One of these reasons is that some parts of the book stand out as feeling extremely real. It’s certainly true that this novel hits on some pretty hard subjects. Some of the subject matter that the characters interact with is very heavy and very real. For example, racism and bigotry in general are pertinent forces throughout the book, but there are also more specific examples like the LA Riots and what it means to be black and good at basketball in high school. I think this book shows that the world we live in is full of both things that are real and heavy, and things that seem totally ridiculous, and often times these two types of things are connected and/or the same.

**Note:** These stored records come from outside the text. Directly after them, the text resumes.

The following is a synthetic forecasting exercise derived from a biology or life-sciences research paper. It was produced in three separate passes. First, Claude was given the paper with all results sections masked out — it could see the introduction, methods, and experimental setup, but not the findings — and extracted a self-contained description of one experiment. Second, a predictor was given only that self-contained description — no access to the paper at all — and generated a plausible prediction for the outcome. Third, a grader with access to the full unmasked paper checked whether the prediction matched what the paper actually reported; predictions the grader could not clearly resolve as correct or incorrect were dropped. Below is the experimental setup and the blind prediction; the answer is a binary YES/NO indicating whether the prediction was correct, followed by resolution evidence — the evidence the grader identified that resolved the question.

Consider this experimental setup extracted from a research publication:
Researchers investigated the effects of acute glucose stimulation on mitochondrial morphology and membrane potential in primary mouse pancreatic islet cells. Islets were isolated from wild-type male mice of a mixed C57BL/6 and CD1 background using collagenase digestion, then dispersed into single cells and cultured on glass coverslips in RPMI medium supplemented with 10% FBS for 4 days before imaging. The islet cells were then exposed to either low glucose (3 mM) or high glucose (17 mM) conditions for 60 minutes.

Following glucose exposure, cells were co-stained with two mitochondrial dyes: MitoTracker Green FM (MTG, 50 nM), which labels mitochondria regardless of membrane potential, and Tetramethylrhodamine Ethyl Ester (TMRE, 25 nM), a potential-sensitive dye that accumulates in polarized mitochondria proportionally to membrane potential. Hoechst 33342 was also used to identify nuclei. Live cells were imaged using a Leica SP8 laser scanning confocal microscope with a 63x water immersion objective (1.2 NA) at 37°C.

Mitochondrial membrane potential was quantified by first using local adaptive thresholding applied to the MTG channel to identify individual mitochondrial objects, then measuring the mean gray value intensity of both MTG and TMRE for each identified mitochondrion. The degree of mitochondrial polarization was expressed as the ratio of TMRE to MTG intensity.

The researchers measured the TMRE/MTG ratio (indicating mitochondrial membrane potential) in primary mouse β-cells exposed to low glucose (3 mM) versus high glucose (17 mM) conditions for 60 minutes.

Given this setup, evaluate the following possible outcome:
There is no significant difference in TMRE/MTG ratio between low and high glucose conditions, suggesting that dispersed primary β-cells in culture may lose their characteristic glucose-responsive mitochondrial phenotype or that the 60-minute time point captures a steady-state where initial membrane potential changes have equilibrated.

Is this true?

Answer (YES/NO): NO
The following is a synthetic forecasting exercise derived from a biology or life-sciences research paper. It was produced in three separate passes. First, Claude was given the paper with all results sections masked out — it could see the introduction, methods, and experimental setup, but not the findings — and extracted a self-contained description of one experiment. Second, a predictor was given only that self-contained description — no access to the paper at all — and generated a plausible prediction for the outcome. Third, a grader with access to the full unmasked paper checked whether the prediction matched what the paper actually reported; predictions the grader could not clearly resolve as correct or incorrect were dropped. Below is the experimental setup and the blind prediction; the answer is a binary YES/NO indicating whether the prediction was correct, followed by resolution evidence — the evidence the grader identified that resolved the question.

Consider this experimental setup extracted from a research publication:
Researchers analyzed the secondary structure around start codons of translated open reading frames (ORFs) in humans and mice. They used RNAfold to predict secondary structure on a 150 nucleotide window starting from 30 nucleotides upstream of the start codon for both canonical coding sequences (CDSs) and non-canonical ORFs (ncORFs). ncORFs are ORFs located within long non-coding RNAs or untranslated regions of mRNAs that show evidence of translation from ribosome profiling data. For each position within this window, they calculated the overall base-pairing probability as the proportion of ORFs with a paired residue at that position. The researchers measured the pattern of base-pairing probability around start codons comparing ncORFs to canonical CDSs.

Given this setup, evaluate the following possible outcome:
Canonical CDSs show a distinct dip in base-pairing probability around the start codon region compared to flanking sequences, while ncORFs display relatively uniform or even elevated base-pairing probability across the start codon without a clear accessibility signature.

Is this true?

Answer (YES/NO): NO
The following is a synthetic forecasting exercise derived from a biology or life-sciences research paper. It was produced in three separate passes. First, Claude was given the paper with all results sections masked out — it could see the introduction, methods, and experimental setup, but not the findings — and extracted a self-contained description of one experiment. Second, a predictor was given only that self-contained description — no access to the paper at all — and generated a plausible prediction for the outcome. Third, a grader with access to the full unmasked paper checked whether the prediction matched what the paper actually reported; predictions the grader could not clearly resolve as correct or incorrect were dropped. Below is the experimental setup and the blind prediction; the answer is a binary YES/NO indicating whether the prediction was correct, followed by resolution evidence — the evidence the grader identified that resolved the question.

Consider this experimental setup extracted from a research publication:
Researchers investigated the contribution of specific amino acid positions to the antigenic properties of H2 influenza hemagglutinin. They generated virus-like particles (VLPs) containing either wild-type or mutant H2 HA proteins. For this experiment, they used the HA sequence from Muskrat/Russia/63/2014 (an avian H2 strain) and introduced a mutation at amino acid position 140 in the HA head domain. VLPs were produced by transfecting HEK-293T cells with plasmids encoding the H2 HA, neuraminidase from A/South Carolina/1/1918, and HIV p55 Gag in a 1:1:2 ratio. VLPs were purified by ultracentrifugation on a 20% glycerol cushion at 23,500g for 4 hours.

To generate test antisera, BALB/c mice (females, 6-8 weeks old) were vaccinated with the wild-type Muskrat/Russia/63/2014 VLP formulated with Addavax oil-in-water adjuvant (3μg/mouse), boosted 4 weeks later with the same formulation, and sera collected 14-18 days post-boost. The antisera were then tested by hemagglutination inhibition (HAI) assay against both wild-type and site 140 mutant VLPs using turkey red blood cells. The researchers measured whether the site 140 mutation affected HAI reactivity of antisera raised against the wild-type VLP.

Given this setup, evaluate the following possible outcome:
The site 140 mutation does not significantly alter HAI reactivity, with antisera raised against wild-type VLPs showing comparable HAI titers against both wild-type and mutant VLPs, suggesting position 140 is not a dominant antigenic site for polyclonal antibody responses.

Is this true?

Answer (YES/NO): NO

In contrast and conjunction with the stark realism present in this book, the tone and style of the narrator makes events and ideas seem more exaggerated. Beatty tells this story through Gunnar who has a strong sense of typically sarcastic humor that changes the way the story is told. This can be seen in the very first line of the novel. “Unlike the typical bluesy earthy folksy denim-overalls noble-in-the-face-of-cracker-racism aw shucks Pulitzer-Prize-winning protagonist mojo black man, I am not the seventh son of a seventh son.” However despite this unique voice, there is never a point in the novel at which the reader does not trust the narrator. This means that however bizarre the narrator’s statement is, the reader trusts it. I believe that this shows that the novel is realistic because otherwise the reader wouldn’t be able to digest it so easily.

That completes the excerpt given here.